The children are long gone from the nest. She has learned to enjoy sex more than she ever has. She says that it is because the fear of another pregnancy has been removed because she is now older, and the fact that she is more free to engage in sex without children in the house.

Today, I find that even if my wife is "not in the mood", she engages in sex with me to keep me happy, and then in the process, she gets arroused seeing me excited and then gets into it so that she can also reach an orgasm. I have to explain that my wife cannot orgasm through intercourse alone ( 70-80% of women cannot). I take the time to excite her manually as she uses a vibrator and she is now enjoying sex better than ever before.

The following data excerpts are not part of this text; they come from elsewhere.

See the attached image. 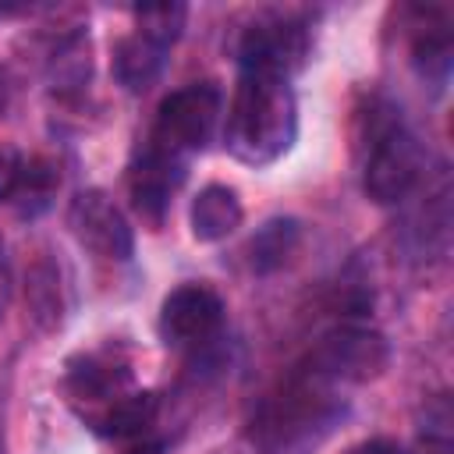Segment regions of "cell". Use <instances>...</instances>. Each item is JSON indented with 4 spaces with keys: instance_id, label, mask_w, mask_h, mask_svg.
Returning <instances> with one entry per match:
<instances>
[{
    "instance_id": "6da1fadb",
    "label": "cell",
    "mask_w": 454,
    "mask_h": 454,
    "mask_svg": "<svg viewBox=\"0 0 454 454\" xmlns=\"http://www.w3.org/2000/svg\"><path fill=\"white\" fill-rule=\"evenodd\" d=\"M294 135L298 103L287 78L266 71H241L223 124L227 153L248 167H266L291 149Z\"/></svg>"
},
{
    "instance_id": "7a4b0ae2",
    "label": "cell",
    "mask_w": 454,
    "mask_h": 454,
    "mask_svg": "<svg viewBox=\"0 0 454 454\" xmlns=\"http://www.w3.org/2000/svg\"><path fill=\"white\" fill-rule=\"evenodd\" d=\"M344 415V401L333 383L316 369H301L284 380L252 415V443L266 454H305L316 447Z\"/></svg>"
},
{
    "instance_id": "3957f363",
    "label": "cell",
    "mask_w": 454,
    "mask_h": 454,
    "mask_svg": "<svg viewBox=\"0 0 454 454\" xmlns=\"http://www.w3.org/2000/svg\"><path fill=\"white\" fill-rule=\"evenodd\" d=\"M426 156L415 135L390 117L372 114L369 117V142H365V167H362V188L372 202L394 206L411 195V188L422 181Z\"/></svg>"
},
{
    "instance_id": "277c9868",
    "label": "cell",
    "mask_w": 454,
    "mask_h": 454,
    "mask_svg": "<svg viewBox=\"0 0 454 454\" xmlns=\"http://www.w3.org/2000/svg\"><path fill=\"white\" fill-rule=\"evenodd\" d=\"M220 110H223V96L213 82L181 85L170 96H163L149 145L184 160L188 153H199L209 142V135L220 121Z\"/></svg>"
},
{
    "instance_id": "5b68a950",
    "label": "cell",
    "mask_w": 454,
    "mask_h": 454,
    "mask_svg": "<svg viewBox=\"0 0 454 454\" xmlns=\"http://www.w3.org/2000/svg\"><path fill=\"white\" fill-rule=\"evenodd\" d=\"M390 344L380 330L362 323H340L319 337L312 351V369L330 383H369L387 372Z\"/></svg>"
},
{
    "instance_id": "8992f818",
    "label": "cell",
    "mask_w": 454,
    "mask_h": 454,
    "mask_svg": "<svg viewBox=\"0 0 454 454\" xmlns=\"http://www.w3.org/2000/svg\"><path fill=\"white\" fill-rule=\"evenodd\" d=\"M309 57V28L287 14L255 18L238 39L241 71H266L287 78Z\"/></svg>"
},
{
    "instance_id": "52a82bcc",
    "label": "cell",
    "mask_w": 454,
    "mask_h": 454,
    "mask_svg": "<svg viewBox=\"0 0 454 454\" xmlns=\"http://www.w3.org/2000/svg\"><path fill=\"white\" fill-rule=\"evenodd\" d=\"M67 227L78 238V245L89 248L99 259L124 262L135 252V234H131L121 206L106 192H99V188L78 192L71 199V206H67Z\"/></svg>"
},
{
    "instance_id": "ba28073f",
    "label": "cell",
    "mask_w": 454,
    "mask_h": 454,
    "mask_svg": "<svg viewBox=\"0 0 454 454\" xmlns=\"http://www.w3.org/2000/svg\"><path fill=\"white\" fill-rule=\"evenodd\" d=\"M223 326V298L209 284H181L160 305V333L174 348H199Z\"/></svg>"
},
{
    "instance_id": "9c48e42d",
    "label": "cell",
    "mask_w": 454,
    "mask_h": 454,
    "mask_svg": "<svg viewBox=\"0 0 454 454\" xmlns=\"http://www.w3.org/2000/svg\"><path fill=\"white\" fill-rule=\"evenodd\" d=\"M181 177H184V160H177L156 145H145L135 156V163L128 170V195H131L135 213L153 231L163 223V216L170 209V195L181 184Z\"/></svg>"
},
{
    "instance_id": "30bf717a",
    "label": "cell",
    "mask_w": 454,
    "mask_h": 454,
    "mask_svg": "<svg viewBox=\"0 0 454 454\" xmlns=\"http://www.w3.org/2000/svg\"><path fill=\"white\" fill-rule=\"evenodd\" d=\"M241 199L231 184H206L199 188V195L192 199V209H188V223H192V234L195 241H223L227 234H234L241 227Z\"/></svg>"
},
{
    "instance_id": "8fae6325",
    "label": "cell",
    "mask_w": 454,
    "mask_h": 454,
    "mask_svg": "<svg viewBox=\"0 0 454 454\" xmlns=\"http://www.w3.org/2000/svg\"><path fill=\"white\" fill-rule=\"evenodd\" d=\"M163 57H167V46H160V43L149 39L145 32L131 28L128 35L117 39L110 67H114V78H117L128 92H142V89H149V85L160 78Z\"/></svg>"
},
{
    "instance_id": "7c38bea8",
    "label": "cell",
    "mask_w": 454,
    "mask_h": 454,
    "mask_svg": "<svg viewBox=\"0 0 454 454\" xmlns=\"http://www.w3.org/2000/svg\"><path fill=\"white\" fill-rule=\"evenodd\" d=\"M298 234H301V231H298V220H284V216L266 220V223L252 234V241H248L252 270L270 273V270L284 266L287 255L298 248Z\"/></svg>"
},
{
    "instance_id": "4fadbf2b",
    "label": "cell",
    "mask_w": 454,
    "mask_h": 454,
    "mask_svg": "<svg viewBox=\"0 0 454 454\" xmlns=\"http://www.w3.org/2000/svg\"><path fill=\"white\" fill-rule=\"evenodd\" d=\"M28 305H32V319L43 326V330H57L60 326V316H64V298H60V280H57V270L50 262H35L28 270Z\"/></svg>"
},
{
    "instance_id": "5bb4252c",
    "label": "cell",
    "mask_w": 454,
    "mask_h": 454,
    "mask_svg": "<svg viewBox=\"0 0 454 454\" xmlns=\"http://www.w3.org/2000/svg\"><path fill=\"white\" fill-rule=\"evenodd\" d=\"M184 21H188V7L184 4H145V7H135V28L145 32L149 39H156L167 50L181 39Z\"/></svg>"
},
{
    "instance_id": "9a60e30c",
    "label": "cell",
    "mask_w": 454,
    "mask_h": 454,
    "mask_svg": "<svg viewBox=\"0 0 454 454\" xmlns=\"http://www.w3.org/2000/svg\"><path fill=\"white\" fill-rule=\"evenodd\" d=\"M411 60L422 78H443L450 67V32L447 25H426L411 43Z\"/></svg>"
},
{
    "instance_id": "2e32d148",
    "label": "cell",
    "mask_w": 454,
    "mask_h": 454,
    "mask_svg": "<svg viewBox=\"0 0 454 454\" xmlns=\"http://www.w3.org/2000/svg\"><path fill=\"white\" fill-rule=\"evenodd\" d=\"M21 177H25V156L14 145L0 142V202L21 192Z\"/></svg>"
},
{
    "instance_id": "e0dca14e",
    "label": "cell",
    "mask_w": 454,
    "mask_h": 454,
    "mask_svg": "<svg viewBox=\"0 0 454 454\" xmlns=\"http://www.w3.org/2000/svg\"><path fill=\"white\" fill-rule=\"evenodd\" d=\"M344 454H408L397 440H387V436H372V440H362L355 447H348Z\"/></svg>"
},
{
    "instance_id": "ac0fdd59",
    "label": "cell",
    "mask_w": 454,
    "mask_h": 454,
    "mask_svg": "<svg viewBox=\"0 0 454 454\" xmlns=\"http://www.w3.org/2000/svg\"><path fill=\"white\" fill-rule=\"evenodd\" d=\"M160 447L156 443H142V440H128V447H124V454H156Z\"/></svg>"
},
{
    "instance_id": "d6986e66",
    "label": "cell",
    "mask_w": 454,
    "mask_h": 454,
    "mask_svg": "<svg viewBox=\"0 0 454 454\" xmlns=\"http://www.w3.org/2000/svg\"><path fill=\"white\" fill-rule=\"evenodd\" d=\"M7 294H11V277H7V270H4V262H0V316H4Z\"/></svg>"
},
{
    "instance_id": "ffe728a7",
    "label": "cell",
    "mask_w": 454,
    "mask_h": 454,
    "mask_svg": "<svg viewBox=\"0 0 454 454\" xmlns=\"http://www.w3.org/2000/svg\"><path fill=\"white\" fill-rule=\"evenodd\" d=\"M4 106H7V82H4V74H0V114H4Z\"/></svg>"
},
{
    "instance_id": "44dd1931",
    "label": "cell",
    "mask_w": 454,
    "mask_h": 454,
    "mask_svg": "<svg viewBox=\"0 0 454 454\" xmlns=\"http://www.w3.org/2000/svg\"><path fill=\"white\" fill-rule=\"evenodd\" d=\"M0 262H4V238H0Z\"/></svg>"
}]
</instances>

Perhaps your wife is getting no satisfaction from intercourse with you and doesn't feel the need to "keep you happy" if she gets nothing out of it. Try to discuss with her whether sex gives her any pleasure and then, if the answer is no, try to find other ways for her to get her enjoyment. All this assumes that her libido is at a reasonable level. These are just a few observations I wanted to share with you in case any of them had any relevence for you. Good luck.

iVillage Member
Registered: 10-24-2005
In reply to: balance35
Tue, 10-25-2005 - 9:48am
Thanks for your thoughtful responses.
iVillage Member
Registered: 07-13-2005
In reply to: balance35
Tue, 10-25-2005 - 10:06am

I have to jump im here and recommend a book that might be good - it's called the Good Girl's Guide To Bad Girl's Sex. It's not a how-to, and it doesn't tell you how to get down and dirty and nasty. Rather, it teaches the woman not to be afraid of her sexuality. A lot of woman are brought up to feel that sex is bad, dirty and not something you talk about. They aren't free to explore their OWN bodies, much less let someone else do it.


Now, I guess the trick is how to get her to read the book!


Have you ever just perused a book store with her? Maybe lead her over to the self-help section, and check out the books there. There are SO many different books that appeal to different types of people, there is bound to be one for her.